| 
   
  
Comme, dans le temps que l’Empire s’affaiblissait, la religion chrétienne 
s’établissait, les chrétiens reprochaient aux païens cette décadence, et ceux-ci 
en demandaient compte à la Religion chrétienne. Les chrétiens disaient que 
Dioclétien avait perdu l’Empire en s’associant trois collègues, parce que chaque 
empereur voulait faire d’aussi grandes dépenses et entretenir d’aussi fortes 
armées que s’il avait été seul ; que, par là, le nombre de ceux qui recevaient 
n’étant pas proportionné au nombre de ceux qui donnaient, les charges devinrent 
si grandes que les terres furent abandonnées par les laboureurs et se changèrent 
en forêts. Les païens, au contraire, ne cessaient de crier contre un culte 
nouveau, inouï jusqu’alors ; et, comme autrefois, dans Rome florissante, on 
attribuait les débordements du Tibre et les autres effets de la nature à la 
colère des dieux, de même, dans Rome mourante, on imputait les malheurs à un 
nouveau culte et au renversement des anciens autels. 
Ce fut le préfet Symmaque qui, dans une lettre écrite aux 
Empereurs au sujet de l’autel de la Victoire, fit le plus valoir contre la 
religion chrétienne des raisons populaires et, par conséquent, très capables de 
séduire. 
« Quelle chose peut mieux nous conduire à la connaissance des 
dieux, disait-il, que l’expérience de nos prospérités passées ? Nous devons être 
fidèles à tant de siècles et suivre nos pères, qui ont suivi si heureusement les 
leurs. Pensez que Rome vous parle et vous dit : Grands princes, Pères de la 
Patrie, respectez mes années pendant lesquelles j’ai toujours observé les 
cérémonies de mes ancêtres : ce culte a soumis l’univers à mes lois ; c’est par 
là qu’Annibal a été repoussé de mes murailles, et que les Gaulois l’ont été du 
Capitole. C’est pour les dieux de la Patrie que nous demandons la paix ; nous la 
demandons pour les dieux indigètes. Nous n’entrons point dans des disputes qui 
ne conviennent qu’à des gens oisifs, et nous voulons offrir des prières, et non 
pas des combats. » 
Trois auteurs célèbres répondirent à Symmaque. Orose composa 
son histoire pour prouver qu’il y avait toujours eu dans le monde d’aussi grands 
malheurs que ceux dont se plaignaient les païens ; Salvien fit son livre, où il 
soutint que c’étaient les dérèglements des chrétiens qui avaient attiré les 
ravages des Barbares ; et saint Augustin fit voir que la cité du ciel était 
différente de cette cité de la terre où les anciens Romains, pour quelques 
vertus humaines, avaient reçu des récompenses aussi vaines que ces vertus.

DONNÉES FOURNIES:

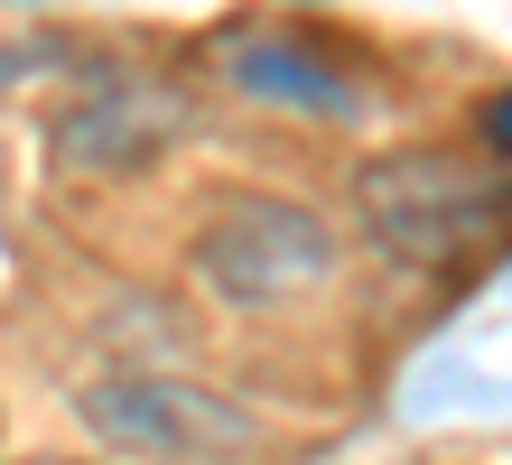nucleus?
<instances>
[{
  "label": "nucleus",
  "instance_id": "1",
  "mask_svg": "<svg viewBox=\"0 0 512 465\" xmlns=\"http://www.w3.org/2000/svg\"><path fill=\"white\" fill-rule=\"evenodd\" d=\"M354 205H364V224L391 261H466L475 242L494 233V177H475L466 159H447V149H410V159H373L354 177Z\"/></svg>",
  "mask_w": 512,
  "mask_h": 465
},
{
  "label": "nucleus",
  "instance_id": "2",
  "mask_svg": "<svg viewBox=\"0 0 512 465\" xmlns=\"http://www.w3.org/2000/svg\"><path fill=\"white\" fill-rule=\"evenodd\" d=\"M75 410L103 447L149 456V465H224L252 447V410H233L205 382H177V372H103Z\"/></svg>",
  "mask_w": 512,
  "mask_h": 465
},
{
  "label": "nucleus",
  "instance_id": "3",
  "mask_svg": "<svg viewBox=\"0 0 512 465\" xmlns=\"http://www.w3.org/2000/svg\"><path fill=\"white\" fill-rule=\"evenodd\" d=\"M196 270L215 279V298L270 307V298H298V289H317V279L336 270V233H326L308 205H289V196H233V205L205 214Z\"/></svg>",
  "mask_w": 512,
  "mask_h": 465
},
{
  "label": "nucleus",
  "instance_id": "4",
  "mask_svg": "<svg viewBox=\"0 0 512 465\" xmlns=\"http://www.w3.org/2000/svg\"><path fill=\"white\" fill-rule=\"evenodd\" d=\"M233 75H243V93H270V103H308V112H345L336 75L317 66L308 47H280V38H243L233 47Z\"/></svg>",
  "mask_w": 512,
  "mask_h": 465
},
{
  "label": "nucleus",
  "instance_id": "5",
  "mask_svg": "<svg viewBox=\"0 0 512 465\" xmlns=\"http://www.w3.org/2000/svg\"><path fill=\"white\" fill-rule=\"evenodd\" d=\"M38 465H75V456H38Z\"/></svg>",
  "mask_w": 512,
  "mask_h": 465
}]
</instances>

DEMANDE A: Recopiez à l'identique le passage de l'extrait sur le déclin de l'Empire romain, en commençant à « Trois auteurs célèbres » et en terminant à « que ces vertus. ».
DEMANDE B: Reproduisez telles quelles toutes les rangées placées après l'extrait, sans y inclure les images, s'il vous plaît.

SORTIE COMPLÈTE A:
Trois auteurs célèbres répondirent à Symmaque. Orose composa 
son histoire pour prouver qu’il y avait toujours eu dans le monde d’aussi grands 
malheurs que ceux dont se plaignaient les païens ; Salvien fit son livre, où il 
soutint que c’étaient les dérèglements des chrétiens qui avaient attiré les 
ravages des Barbares ; et saint Augustin fit voir que la cité du ciel était 
différente de cette cité de la terre où les anciens Romains, pour quelques 
vertus humaines, avaient reçu des récompenses aussi vaines que ces vertus.

SORTIE COMPLÈTE B:
nucleus?
<instances>
[{
  "label": "nucleus",
  "instance_id": "1",
  "mask_svg": "<svg viewBox=\"0 0 512 465\" xmlns=\"http://www.w3.org/2000/svg\"><path fill=\"white\" fill-rule=\"evenodd\" d=\"M354 205H364V224L391 261H466L475 242L494 233V177H475L466 159H447V149H410V159H373L354 177Z\"/></svg>",
  "mask_w": 512,
  "mask_h": 465
},
{
  "label": "nucleus",
  "instance_id": "2",
  "mask_svg": "<svg viewBox=\"0 0 512 465\" xmlns=\"http://www.w3.org/2000/svg\"><path fill=\"white\" fill-rule=\"evenodd\" d=\"M75 410L103 447L149 456V465H224L252 447V410H233L205 382H177V372H103Z\"/></svg>",
  "mask_w": 512,
  "mask_h": 465
},
{
  "label": "nucleus",
  "instance_id": "3",
  "mask_svg": "<svg viewBox=\"0 0 512 465\" xmlns=\"http://www.w3.org/2000/svg\"><path fill=\"white\" fill-rule=\"evenodd\" d=\"M196 270L215 279V298L270 307V298H298V289H317V279L336 270V233H326L308 205H289V196H233V205L205 214Z\"/></svg>",
  "mask_w": 512,
  "mask_h": 465
},
{
  "label": "nucleus",
  "instance_id": "4",
  "mask_svg": "<svg viewBox=\"0 0 512 465\" xmlns=\"http://www.w3.org/2000/svg\"><path fill=\"white\" fill-rule=\"evenodd\" d=\"M233 75H243V93H270V103H308V112H345L336 75L317 66L308 47H280V38H243L233 47Z\"/></svg>",
  "mask_w": 512,
  "mask_h": 465
},
{
  "label": "nucleus",
  "instance_id": "5",
  "mask_svg": "<svg viewBox=\"0 0 512 465\" xmlns=\"http://www.w3.org/2000/svg\"><path fill=\"white\" fill-rule=\"evenodd\" d=\"M38 465H75V456H38Z\"/></svg>",
  "mask_w": 512,
  "mask_h": 465
}]
</instances>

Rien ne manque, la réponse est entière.